Bioethicist Luke Gormally: The ‘Gentle Giant’ Who Stood Up Against the Culture of Death
Professor Luke Gormally, who died April 30 at the age of 83, was a towering figure who was respected and admired for his personal integrity, courage and tireless defense of life at a time when the “culture of death” was taking root in the West.
A former governor, director and senior research fellow at the Anscombe Bioethics Centre — an Oxford-based Catholic institute formerly known as the Linacre Centre for Healthcare Ethics — for more than half a century, Gormally was a leading pro-life voice in bioethics in the English-speaking world.
Almost immediately after being appointed as a researcher at the Linacre Centre in 1978, he became “the intellectual substance of the activities and achievements of the small staff,” recalled Australian legal philosopher professor John Finnis, who served as the center’s governor in the 1980s.

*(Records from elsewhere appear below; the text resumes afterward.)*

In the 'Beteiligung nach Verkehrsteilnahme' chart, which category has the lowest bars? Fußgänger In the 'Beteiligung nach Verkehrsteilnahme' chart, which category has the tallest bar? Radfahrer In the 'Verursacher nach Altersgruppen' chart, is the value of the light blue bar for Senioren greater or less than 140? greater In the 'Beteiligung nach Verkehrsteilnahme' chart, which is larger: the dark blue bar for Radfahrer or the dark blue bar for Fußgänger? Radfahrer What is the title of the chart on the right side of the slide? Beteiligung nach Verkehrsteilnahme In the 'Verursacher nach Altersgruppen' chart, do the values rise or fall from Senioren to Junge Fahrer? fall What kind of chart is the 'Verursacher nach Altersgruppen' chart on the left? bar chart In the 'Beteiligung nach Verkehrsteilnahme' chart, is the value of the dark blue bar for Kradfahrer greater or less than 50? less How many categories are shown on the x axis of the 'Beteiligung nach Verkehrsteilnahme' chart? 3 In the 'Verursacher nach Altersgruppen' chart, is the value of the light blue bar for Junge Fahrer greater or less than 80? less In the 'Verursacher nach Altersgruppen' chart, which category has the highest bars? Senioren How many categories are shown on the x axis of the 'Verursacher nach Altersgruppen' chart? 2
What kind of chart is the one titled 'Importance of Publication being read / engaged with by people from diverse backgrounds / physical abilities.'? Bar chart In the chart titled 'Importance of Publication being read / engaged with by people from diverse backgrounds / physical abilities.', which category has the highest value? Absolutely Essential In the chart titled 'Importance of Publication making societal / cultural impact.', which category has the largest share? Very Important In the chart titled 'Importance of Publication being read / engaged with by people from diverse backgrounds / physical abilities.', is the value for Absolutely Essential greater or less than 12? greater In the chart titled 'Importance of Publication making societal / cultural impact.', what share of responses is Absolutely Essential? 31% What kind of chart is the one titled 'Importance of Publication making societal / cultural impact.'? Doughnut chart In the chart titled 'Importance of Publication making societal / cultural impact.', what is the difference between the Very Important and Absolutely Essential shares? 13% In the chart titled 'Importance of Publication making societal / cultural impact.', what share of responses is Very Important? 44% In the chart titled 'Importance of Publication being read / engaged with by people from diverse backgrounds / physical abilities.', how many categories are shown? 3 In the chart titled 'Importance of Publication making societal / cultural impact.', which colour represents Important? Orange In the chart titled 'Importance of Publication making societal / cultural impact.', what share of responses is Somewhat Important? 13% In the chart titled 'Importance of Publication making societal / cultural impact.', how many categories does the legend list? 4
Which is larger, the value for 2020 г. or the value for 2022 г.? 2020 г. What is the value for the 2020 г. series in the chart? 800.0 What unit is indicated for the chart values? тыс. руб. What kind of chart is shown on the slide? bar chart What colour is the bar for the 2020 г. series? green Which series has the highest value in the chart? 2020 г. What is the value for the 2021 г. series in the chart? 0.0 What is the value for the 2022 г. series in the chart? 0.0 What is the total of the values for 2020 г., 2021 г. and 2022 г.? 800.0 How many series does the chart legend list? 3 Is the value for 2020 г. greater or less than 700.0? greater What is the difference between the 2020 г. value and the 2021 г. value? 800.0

The center’s governing body, Finnis said, was “always rightly dependent on Luke’s good judgment and willingness to get things done,” whether it was liaising with donors, bishops or medical professionals that would then bear fruit in a growing network of cooperation at home and abroad.
Much of his work at the center was dedicated to advising Parliament and British and Irish bishops on life issues, whether that involved protecting unborn life and speaking out against abortion, euthanasia and artificial contraception.
He served nearly 20 years as the center’s director until 2000 and then as governor from 2011 to 2016, following its relocation to Oxford and renaming as the Anscombe Centre, after the famous British pro-life analytic philosopher Elizabeth Anscombe (1919-2001).
Gormally’s wife, Mary Geach, was a daughter of Anscombe, and after his retirement in 2007, the couple worked successfully to bring Anscombe’s lesser-known works to greater prominence. Residents of London, the Gormallys were closely involved with the Neocatechumenal Way.
In the 1980s, Gormally inspired the center’s current director, professor David Albert Jones, to enter the bioethics field, which has since become his life’s work.
“Luke was modest about his own abilities and saw himself as a workman laboring in a field where people urgently needed ethical guidance,” Jones told the Register.
He shaped the center’s mission, Jones said, and his advice was often sought “on subtle ethical problems facing the world and the Church.” In his writings, he said, “he kept returning to the fundamental questions of human life, human dignity and the meaning of medicine.”